Le salarié percevait une rémunération brute mensuelle de 2 483,04 euros (moyenne des trois derniers mois, selon le salarié et la société).

Par lettre du 20 décembre 2018, un avertissement a été notifié au salarié pour non-respect des consignes concernant le nettoyage des véhicules après le service.

Par lettre du 21 octobre 2019, le salarié a été convoqué à un entretien préalable en vue d’une sanction pouvant aller jusqu’au licenciement, fixé le 12 novembre 2019.

Il a été licencié par lettre du 19 novembre 2019 pour faute grave dans les termes suivants:

« Alors que vous êtes mis à pied à titre conservatoire depuis le 12 novembre 2019 jusqu’à la notification de notre décision, vous vous êtes présenté sur votre lieu de travail les 18 et 19 novembre 2019.

 

Le Dimanche 17 novembre 2019,  vous  nous aviez pourtant adressé un SMS pour annoncer votre  reprise d’activité au 18 novembre 2019, sans attendre la décision de la Direction et sans son accord. Nous vous avions alors rappelé le 18 novembre 2019 à 9h00, par SMS, que vous étiez toujours mis à pied à titre conservatoire jusqu’à la notification de la décision.

 

En vous présentant malgré tout les 18 et 19 novembre 2019 dans l’entreprise, en exigeant du Régulateur, en l’absence du dirigeant, qu’il atteste sur un document de votre présence dans l’entreprise, vous avez manifesté par ce comportement votre refus d’obtempérer à une mesure conservatoire prévue à l’article L. 1332-3 du Code du travail. Nous ne pouvons que le déplorer. Pire, vos arrivées des 18 et 19 novembre 2019 dans l’entreprise ont causé un trouble dans l’entreprise et votre refus de quitter l’entreprise tant que vous n’obtiendrez pas une attestation signée  que  vous  avez  exigée,  en  exerçant  des  pressions  fortes  auprès  de  notre  personnel,  sont  totalement inadmissibles.

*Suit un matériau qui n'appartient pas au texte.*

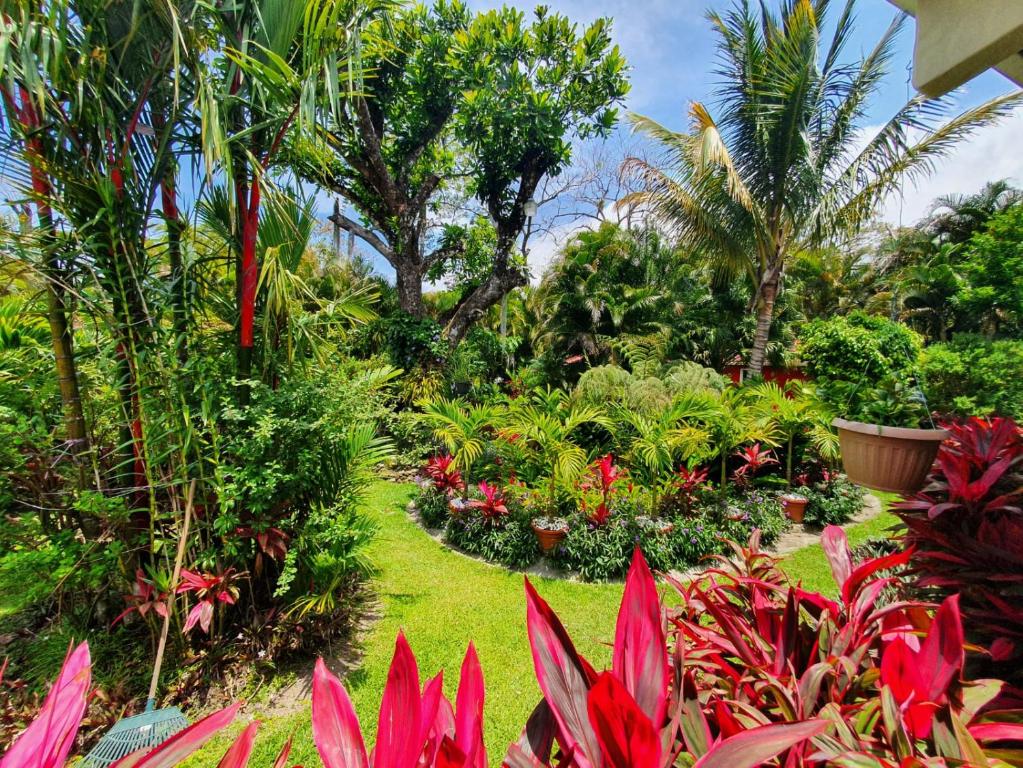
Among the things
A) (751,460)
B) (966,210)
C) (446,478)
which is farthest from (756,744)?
(966,210)

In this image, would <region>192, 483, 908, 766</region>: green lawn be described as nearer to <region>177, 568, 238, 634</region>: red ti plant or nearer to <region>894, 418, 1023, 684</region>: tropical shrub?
<region>177, 568, 238, 634</region>: red ti plant

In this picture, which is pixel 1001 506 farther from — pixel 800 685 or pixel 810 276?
pixel 810 276

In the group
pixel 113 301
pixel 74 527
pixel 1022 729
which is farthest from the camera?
pixel 74 527

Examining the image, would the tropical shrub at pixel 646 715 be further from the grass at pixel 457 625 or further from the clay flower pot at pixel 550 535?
the clay flower pot at pixel 550 535

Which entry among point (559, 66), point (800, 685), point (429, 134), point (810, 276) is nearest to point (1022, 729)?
point (800, 685)

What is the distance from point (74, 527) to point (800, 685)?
3327mm

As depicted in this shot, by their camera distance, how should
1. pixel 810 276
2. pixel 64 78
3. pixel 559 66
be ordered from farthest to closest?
pixel 810 276, pixel 559 66, pixel 64 78

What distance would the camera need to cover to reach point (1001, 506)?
4.55ft

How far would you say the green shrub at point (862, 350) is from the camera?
2.71 m

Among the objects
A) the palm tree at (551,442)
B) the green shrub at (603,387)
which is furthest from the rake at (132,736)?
the green shrub at (603,387)

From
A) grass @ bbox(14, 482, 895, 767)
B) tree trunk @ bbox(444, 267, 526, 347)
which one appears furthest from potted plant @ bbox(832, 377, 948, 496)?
tree trunk @ bbox(444, 267, 526, 347)

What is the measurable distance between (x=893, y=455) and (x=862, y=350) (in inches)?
35.2

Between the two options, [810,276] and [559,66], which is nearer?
[559,66]

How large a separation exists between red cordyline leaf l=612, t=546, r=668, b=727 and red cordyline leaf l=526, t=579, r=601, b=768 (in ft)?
0.24
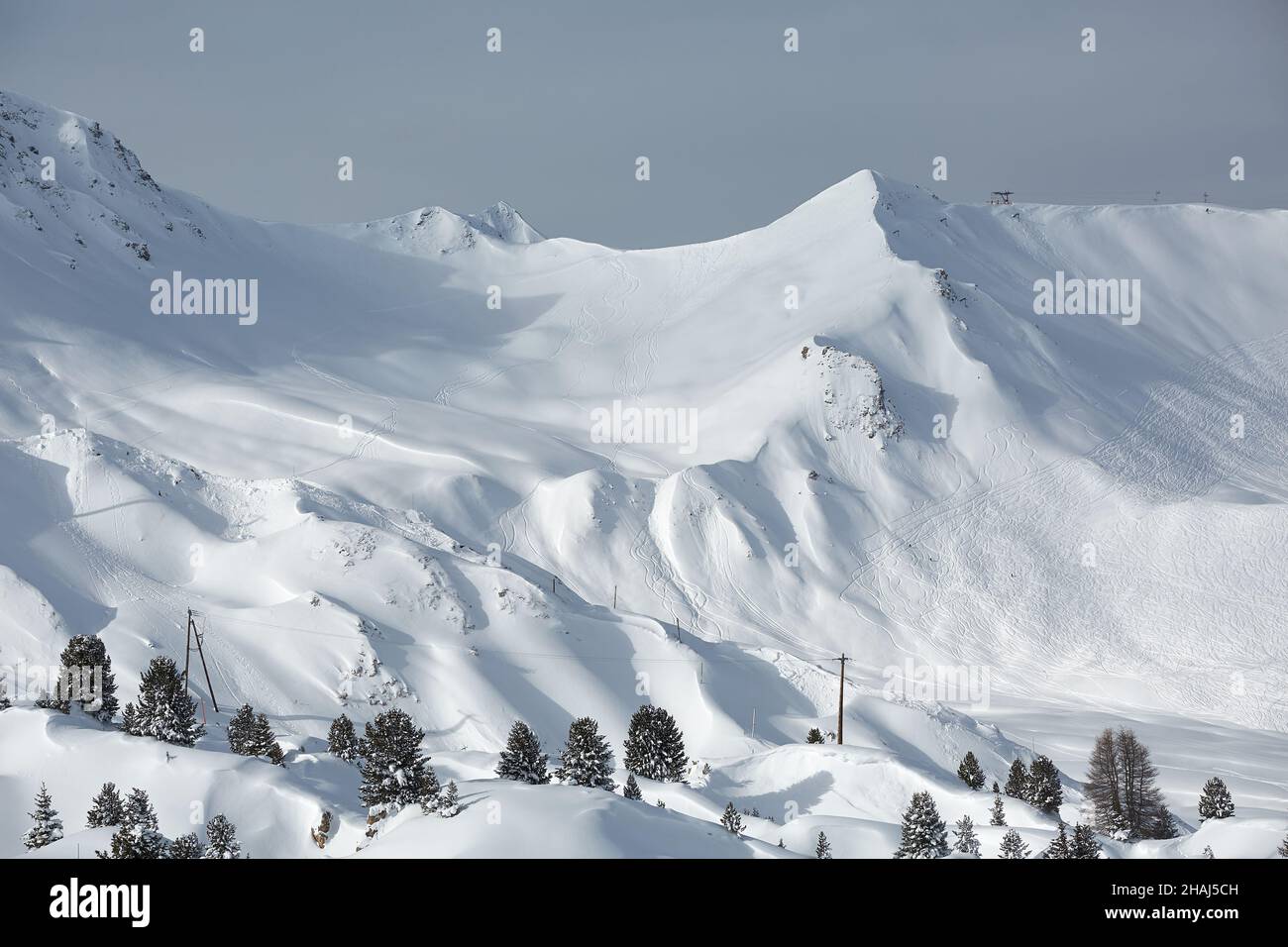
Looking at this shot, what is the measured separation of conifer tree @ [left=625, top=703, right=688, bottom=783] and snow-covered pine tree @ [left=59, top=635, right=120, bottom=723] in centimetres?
1941

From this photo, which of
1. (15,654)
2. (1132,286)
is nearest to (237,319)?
(15,654)

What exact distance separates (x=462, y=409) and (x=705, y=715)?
63.3 m

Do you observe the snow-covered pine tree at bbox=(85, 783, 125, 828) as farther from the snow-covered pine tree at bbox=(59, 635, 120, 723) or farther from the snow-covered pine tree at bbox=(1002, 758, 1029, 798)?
the snow-covered pine tree at bbox=(1002, 758, 1029, 798)

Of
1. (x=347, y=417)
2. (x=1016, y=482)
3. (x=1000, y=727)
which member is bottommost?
(x=1000, y=727)

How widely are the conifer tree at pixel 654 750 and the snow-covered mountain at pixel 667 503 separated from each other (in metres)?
1.60

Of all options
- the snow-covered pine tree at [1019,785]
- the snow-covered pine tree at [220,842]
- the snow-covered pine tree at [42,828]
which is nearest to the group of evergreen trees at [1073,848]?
the snow-covered pine tree at [1019,785]

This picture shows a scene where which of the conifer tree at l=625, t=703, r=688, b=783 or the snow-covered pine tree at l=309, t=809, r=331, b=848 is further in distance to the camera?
the conifer tree at l=625, t=703, r=688, b=783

Ainsi que nous l’avons exposé lors de l’entretien du 12 novembre 2019, les motifs de ce licenciement sont les suivants :

En date du 4 octobre 2019, alors que vous étiez affecté pour une mission prévue le 5 octobre 2019 à 6h00, vous avez refusé celle-ci auprès du Régulateur et ce, sans avancer de motif valable et alors que vous étiez prévu pour assurer ce transport. Face à votre refus d’obtempérer, et suite à mon intervention, vous avez accepté cette mission mais «à condition de terminer tôt». Il a fallu que nous insistions auprès de vous pour que cette mission soit assurée; ce qui n’est ni normal, ni attendu d’un ambulancier. Vous avez assuré au Régulateur que vous alliez assurer cette mission à 6h00 et ce « uniquement à titre exceptionnel », or, cela fait partie de votre activité et était déjà prévu pour votre planning.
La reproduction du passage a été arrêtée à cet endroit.